Bobby Charlton, plusieurs tons au-dessus
Sir Bobby Charlton, champion du monde et Ballon d'Or 1966, est mort à l'âge de 86 ans. Avec lui, c'est une extraordinaire partie de l'histoire du football anglais qui s'éteint.
L'Angleterre vient de perdre une légende, et pleure un être qui lui était cher. Le milieu offensif aux 249 buts en 758 apparitions pour Manchester United (1956-1973), aux 106 capes anglaises, aux trois titres de Champion d'Angleterre (pour le palmarès complet, voir ici), est considéré comme l'un des meilleurs joueurs de tous les temps.

Bobby est né dans le bassin houiller d'Ashington, une ville de 25.000 habitants située à trente kilomètres au nord de Newcastle. Les communautés minières britanniques ont produit une quantité phénoménale de footballeurs professionnels, et la mère de Bobby (Cissie) était la cousine de l'immense Jackie Milburn, ancienne gueule noire et légende de Newcastle United.

* DOCUMENTS FOURNIS:
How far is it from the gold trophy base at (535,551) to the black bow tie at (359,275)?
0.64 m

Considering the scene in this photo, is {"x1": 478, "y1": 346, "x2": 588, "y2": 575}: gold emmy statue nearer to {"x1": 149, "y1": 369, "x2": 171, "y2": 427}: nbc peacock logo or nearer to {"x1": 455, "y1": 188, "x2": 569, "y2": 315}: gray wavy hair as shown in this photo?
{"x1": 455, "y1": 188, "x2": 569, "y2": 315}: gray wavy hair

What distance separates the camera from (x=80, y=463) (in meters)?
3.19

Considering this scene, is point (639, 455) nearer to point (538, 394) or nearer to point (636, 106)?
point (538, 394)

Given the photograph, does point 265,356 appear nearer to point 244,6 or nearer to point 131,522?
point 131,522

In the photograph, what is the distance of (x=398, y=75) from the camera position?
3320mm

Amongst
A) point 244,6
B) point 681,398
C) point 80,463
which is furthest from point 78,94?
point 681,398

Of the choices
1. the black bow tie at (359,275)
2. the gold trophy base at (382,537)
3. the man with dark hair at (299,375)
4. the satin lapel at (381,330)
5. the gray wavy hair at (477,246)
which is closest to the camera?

---

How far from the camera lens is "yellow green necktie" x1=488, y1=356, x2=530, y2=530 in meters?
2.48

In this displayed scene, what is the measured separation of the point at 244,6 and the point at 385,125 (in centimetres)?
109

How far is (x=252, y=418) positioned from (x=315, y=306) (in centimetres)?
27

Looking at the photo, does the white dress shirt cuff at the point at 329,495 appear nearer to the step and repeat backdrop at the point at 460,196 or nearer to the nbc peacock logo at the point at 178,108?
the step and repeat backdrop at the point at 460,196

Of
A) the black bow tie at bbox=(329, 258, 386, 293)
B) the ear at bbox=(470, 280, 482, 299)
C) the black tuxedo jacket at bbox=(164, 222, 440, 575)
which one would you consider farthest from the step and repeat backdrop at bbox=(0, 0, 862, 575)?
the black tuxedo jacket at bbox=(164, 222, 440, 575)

...

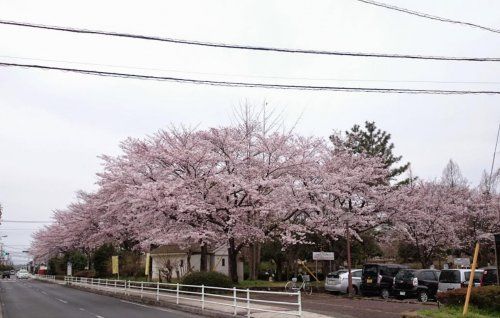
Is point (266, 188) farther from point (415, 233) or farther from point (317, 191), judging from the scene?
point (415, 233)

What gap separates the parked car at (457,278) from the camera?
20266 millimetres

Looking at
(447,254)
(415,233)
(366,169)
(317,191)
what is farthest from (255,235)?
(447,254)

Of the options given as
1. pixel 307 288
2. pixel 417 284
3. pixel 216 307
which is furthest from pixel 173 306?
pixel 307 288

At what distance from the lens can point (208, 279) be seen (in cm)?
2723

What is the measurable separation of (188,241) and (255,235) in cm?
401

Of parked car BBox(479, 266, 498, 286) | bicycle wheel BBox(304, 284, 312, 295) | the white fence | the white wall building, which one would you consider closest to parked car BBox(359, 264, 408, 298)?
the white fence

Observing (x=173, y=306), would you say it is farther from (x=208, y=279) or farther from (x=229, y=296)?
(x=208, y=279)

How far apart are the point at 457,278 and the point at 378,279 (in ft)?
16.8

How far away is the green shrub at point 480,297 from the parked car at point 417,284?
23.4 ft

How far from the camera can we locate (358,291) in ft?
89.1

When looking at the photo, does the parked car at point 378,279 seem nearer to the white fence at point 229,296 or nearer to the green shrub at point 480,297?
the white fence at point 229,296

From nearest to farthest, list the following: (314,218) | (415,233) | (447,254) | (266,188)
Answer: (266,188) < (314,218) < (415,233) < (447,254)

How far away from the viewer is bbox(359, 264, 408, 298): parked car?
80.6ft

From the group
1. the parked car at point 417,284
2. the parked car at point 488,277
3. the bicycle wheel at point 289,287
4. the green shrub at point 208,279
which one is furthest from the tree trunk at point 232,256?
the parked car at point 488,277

* CONSIGNE 1: Les affirmations suivantes sont-elles conformes au texte sur Bobby Charlton ? Répondez par oui ou par non à chacune, en citant les mots décisifs du texte. (a) Bobby Charlton est mort à 86 ans. (b) Ashington se trouve au sud de Newcastle. (c) La mère de Bobby était la sœur de Jackie Milburn.
* CONSIGNE 2: Traduisez en anglais cette phrase du texte sur Bobby Charlton : « Bobby est né dans le bassin houiller d'Ashington, une ville de 25.000 habitants située à trente kilomètres au nord de Newcastle. »
* CONSIGNE 3: Recopiez sans rien changer tout ce qui va de "L'Angleterre vient de" jusqu'à "tous les temps." dans le texte sur Bobby Charlton.

* CORRIGÉ 1:
(a) Oui : « est mort à l'âge de 86 ans ».
(b) Non : « située à trente kilomètres au nord de Newcastle ».
(c) Non : « était la cousine de l'immense Jackie Milburn ».

* CORRIGÉ 2: Bobby was born in the Ashington coalfield, a town of 25,000 inhabitants located thirty kilometers north of Newcastle.

* CORRIGÉ 3:
L'Angleterre vient de perdre une légende, et pleure un être qui lui était cher. Le milieu offensif aux 249 buts en 758 apparitions pour Manchester United (1956-1973), aux 106 capes anglaises, aux trois titres de Champion d'Angleterre (pour le palmarès complet, voir ici), est considéré comme l'un des meilleurs joueurs de tous les temps.